Lower revenues would hurt operating margins. However, lower requirement of capacity addition and working capital will limit material moderation in the credit profiles of home textile exporters this fiscal.

The ~Rs 55,000 crore Indian home textile sector, comprising products such as terry towels, bed sheets and spreads, pillow cases, curtains, and rugs and carpets, derives as much as 60 70% of its revenue from exports. The United States and the European Union account for over 80% of these exports, with big box retailers of essentials and departmental stores among the major customers.

Says Anuj Sethi, Senior Director, CRISIL Ratings, “Export order flow has improved significantly beginning with the second quarter of current fiscal due to reopening of departmental stores and pent-up demand. With people spending more time at home, including for work, drastically lower socialising opportunities, and
sharper focus on health and hygiene, demand for home textile products will continue to grow. Demand is expected to stay strong in the third quarter as well due to the festive season, when these retailers launch large-scale programmes.”

The improvement is borne out by a 7% on-year sales growth in the fiscal second quarter for four large listed home textile exporters who had logged 40% lower revenue on-year in the first quarter.

The lockdown had a limited impact on retailers of essentials as these operated through the pandemic. However, sales at departmental stores suffered heavily in the March-May period. Some retailers also underwent restructuring, leading to permanent store closures. Additionally, manufacturing was impacted due to plant shutdowns for 30-45 days. A weak first quarter will have a bearing on revenues for the full fiscal, which are expected to decline 10-12%.

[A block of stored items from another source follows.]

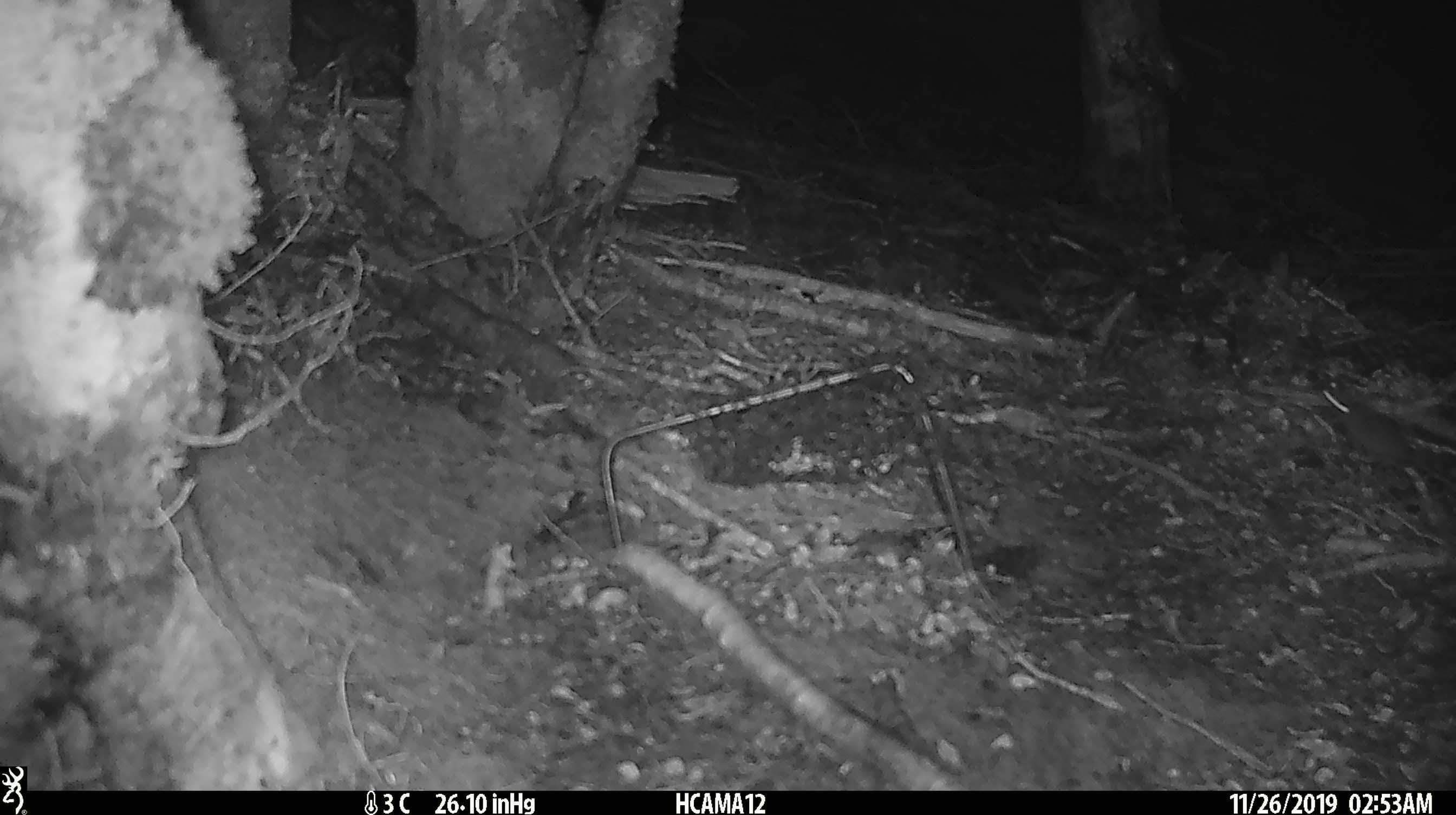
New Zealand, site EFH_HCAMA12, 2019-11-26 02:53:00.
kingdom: Animalia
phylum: Chordata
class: Mammalia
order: Rodentia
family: Muridae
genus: Mus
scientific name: Mus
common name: mouse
Mouse (Mus).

Also, lower capacity utilisation and benign realisations in the first quarter will lead to suboptimal coverage of fixed costs despite cheaper cotton prices and favourable currency movement. This will lead to moderation in the operating margin of home textile exporters by 200 basis points to 12-13% from ~15% seen over the past two fiscals.

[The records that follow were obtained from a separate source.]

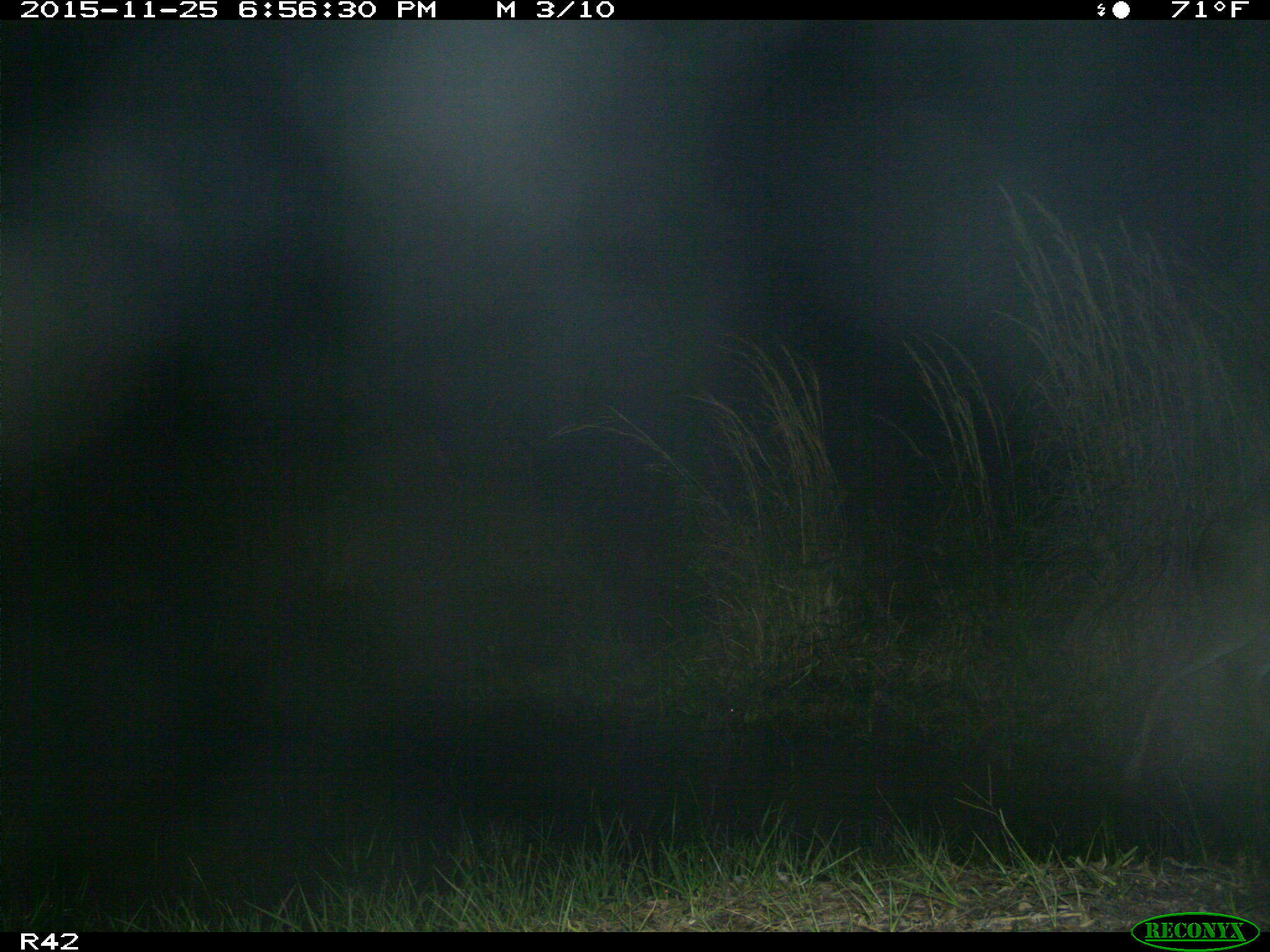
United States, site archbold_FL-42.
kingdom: Animalia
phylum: Chordata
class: Mammalia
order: Artiodactyla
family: Cervidae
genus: Odocoileus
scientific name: Odocoileus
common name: deer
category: unidentified deer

With sufficient capacity available, investments in capacity addition are expected to be moderate this fiscal. Also, lower inventory requirements owing to continued soft cotton prices in the coming season will keep working capital requirements stable, and hence debt levels under control.

Says Gautam Shahi, Director, CRISIL Ratings, “While moderation in operating margins will lead to a decline in the interest-coverage ratio* for the sample set to ~3.5 times this fiscal from 4.5-5 times over the past two fiscals, the debt to equity ratio will still sustain at adequate levels of 1-1.2 times because of controlled debt utilisation. This will limit material impact on credit profiles.”

In the milieu, continued order flow from major export markets, improvement in domestic demand, and the ability of players to manage liquidity amid the continuing pandemic will be key monitorables. That said, home textile manufacturers deriving a larger part of their revenue domestically are affected more than exporters due to extensive lockdowns in India and gradual opening of many retail outlets, leading to slower recovery.